Set task 1
In the news passage about the busker at City Hall Park, around what time did Robert Burck arrive at the park?
Set task 2
Write a continuation of the news passage about the busker at City Hall Park, starting right after its final sentence.

Source text
....

The barely clothed busker, real name Robert Burck, found a chilly reception when he arrived around 2 p.m. at City Hall Park, where hundreds of demonstrators have vowed to dig in unless the next budget includes a $1 billion funding cut to the NYPD.

“Very nice meeting you!” Burck called to the throngs while strumming his guitar and walking off down Chambers Street.

“Get the f— up outta here!” yelled one less-than-amused protester who followed him to make sure he got the hell out of Dodge. “We’re gonna make sure y’all leave!”

“You supported Donald Trump,” another demonstrator could be heard saying through a megaphone at the famously star-spangled Burck, drawing boos from the crowd.

The crowd also verbally assailed a black man accompanying Burck, calling him an “Uncle Tom.”

As Burck kept walking, speakers began blasting Steam’s “Na Na Hey Hey Kiss Him Goodbye” — causing Burck to wheel around and join in on guitar, while fist-pumping and dancing.

“Get that naked motherf—-r off the block!” called one demonstrator through a megaphone as Burck again kept walking.

Burck stopped again farther down the block to tell reporters he wasn’t trying to inflame tensions.

....

Supplied material
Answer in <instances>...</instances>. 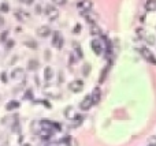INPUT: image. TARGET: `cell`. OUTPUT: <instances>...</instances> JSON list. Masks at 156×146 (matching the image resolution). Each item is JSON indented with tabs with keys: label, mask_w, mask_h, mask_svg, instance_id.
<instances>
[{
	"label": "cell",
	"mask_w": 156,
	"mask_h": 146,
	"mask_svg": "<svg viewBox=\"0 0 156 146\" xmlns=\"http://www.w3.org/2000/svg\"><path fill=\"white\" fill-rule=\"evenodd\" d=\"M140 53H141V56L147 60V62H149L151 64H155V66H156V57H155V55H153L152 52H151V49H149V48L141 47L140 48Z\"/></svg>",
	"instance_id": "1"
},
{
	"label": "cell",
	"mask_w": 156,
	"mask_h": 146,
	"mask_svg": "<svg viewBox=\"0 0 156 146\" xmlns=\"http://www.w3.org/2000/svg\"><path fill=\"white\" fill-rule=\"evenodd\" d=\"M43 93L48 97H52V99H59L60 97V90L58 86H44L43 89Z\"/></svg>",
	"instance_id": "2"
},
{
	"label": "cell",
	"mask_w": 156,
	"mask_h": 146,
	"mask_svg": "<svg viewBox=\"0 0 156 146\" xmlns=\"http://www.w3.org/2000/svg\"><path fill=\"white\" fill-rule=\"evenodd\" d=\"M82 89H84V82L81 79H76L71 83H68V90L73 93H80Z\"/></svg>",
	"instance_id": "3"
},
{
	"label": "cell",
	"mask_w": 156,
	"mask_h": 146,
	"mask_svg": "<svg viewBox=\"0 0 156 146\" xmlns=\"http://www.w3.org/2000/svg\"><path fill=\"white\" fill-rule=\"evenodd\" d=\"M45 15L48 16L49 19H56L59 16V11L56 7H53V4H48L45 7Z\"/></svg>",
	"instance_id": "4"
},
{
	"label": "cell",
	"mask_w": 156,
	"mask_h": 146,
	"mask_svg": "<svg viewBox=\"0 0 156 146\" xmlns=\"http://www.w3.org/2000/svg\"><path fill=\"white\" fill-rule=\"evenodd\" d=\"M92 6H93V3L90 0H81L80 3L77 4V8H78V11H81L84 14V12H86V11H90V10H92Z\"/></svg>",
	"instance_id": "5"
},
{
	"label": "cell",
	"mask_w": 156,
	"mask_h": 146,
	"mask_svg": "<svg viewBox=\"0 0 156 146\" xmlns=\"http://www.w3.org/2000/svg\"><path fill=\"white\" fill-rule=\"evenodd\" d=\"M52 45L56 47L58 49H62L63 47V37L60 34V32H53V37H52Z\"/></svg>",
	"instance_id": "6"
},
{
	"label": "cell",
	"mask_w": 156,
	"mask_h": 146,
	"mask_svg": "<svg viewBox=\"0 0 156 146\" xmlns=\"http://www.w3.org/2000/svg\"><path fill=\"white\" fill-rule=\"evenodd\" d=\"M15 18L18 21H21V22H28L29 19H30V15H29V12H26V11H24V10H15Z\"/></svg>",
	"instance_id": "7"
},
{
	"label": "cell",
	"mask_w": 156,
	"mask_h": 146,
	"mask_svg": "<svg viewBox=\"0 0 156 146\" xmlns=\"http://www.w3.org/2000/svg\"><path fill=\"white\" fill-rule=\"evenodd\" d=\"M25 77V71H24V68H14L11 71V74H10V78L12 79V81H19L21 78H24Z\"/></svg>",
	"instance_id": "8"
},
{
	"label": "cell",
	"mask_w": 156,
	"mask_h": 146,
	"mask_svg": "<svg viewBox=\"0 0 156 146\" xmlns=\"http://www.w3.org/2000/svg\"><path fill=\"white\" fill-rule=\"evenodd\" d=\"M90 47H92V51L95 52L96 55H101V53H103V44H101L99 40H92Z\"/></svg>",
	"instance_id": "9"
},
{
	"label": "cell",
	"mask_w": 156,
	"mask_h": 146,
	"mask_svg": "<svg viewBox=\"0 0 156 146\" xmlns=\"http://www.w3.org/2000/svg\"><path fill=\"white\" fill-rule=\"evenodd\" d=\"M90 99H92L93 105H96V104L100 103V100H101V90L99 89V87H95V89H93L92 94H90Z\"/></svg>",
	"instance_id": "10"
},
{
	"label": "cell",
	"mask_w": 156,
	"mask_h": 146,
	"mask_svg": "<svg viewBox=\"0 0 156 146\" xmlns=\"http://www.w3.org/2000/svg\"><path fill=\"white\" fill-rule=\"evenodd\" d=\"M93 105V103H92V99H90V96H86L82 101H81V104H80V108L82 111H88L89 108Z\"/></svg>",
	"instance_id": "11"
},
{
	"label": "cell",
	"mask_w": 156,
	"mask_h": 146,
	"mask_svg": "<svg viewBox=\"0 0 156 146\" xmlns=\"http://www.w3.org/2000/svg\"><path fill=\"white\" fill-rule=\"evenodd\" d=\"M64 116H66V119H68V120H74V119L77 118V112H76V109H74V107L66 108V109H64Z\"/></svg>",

....

Task response 1
Around 2 p.m.

Task response 2
“I’m not trying to antagonize,” he said, before getting cut off by a demonstrator who kept up with the group.

“You are antagonizing!” the protester said.

“You’re coming over here with that bulls–t, cowboy-looking s— you got on,” the demonstrator continued, flipping the cowboy’s signature hat off his head from behind. “P—y!”

But Burck maintained that he had no intention of causing trouble — noting that he even removed pro-Trump stickers from his six-string before heading out because “they don’t like that.”

“It could’ve been something positive,” he said. “I thought I was coming down here literally [to] spice up the entertainment.”

Burck, 49, said the reception he received makes him worry about the future of civil discourse.

“It’ll be a free country until they get ahold of it,” he said. “They’re throwing me out when I’m doing the exact same thing they are.”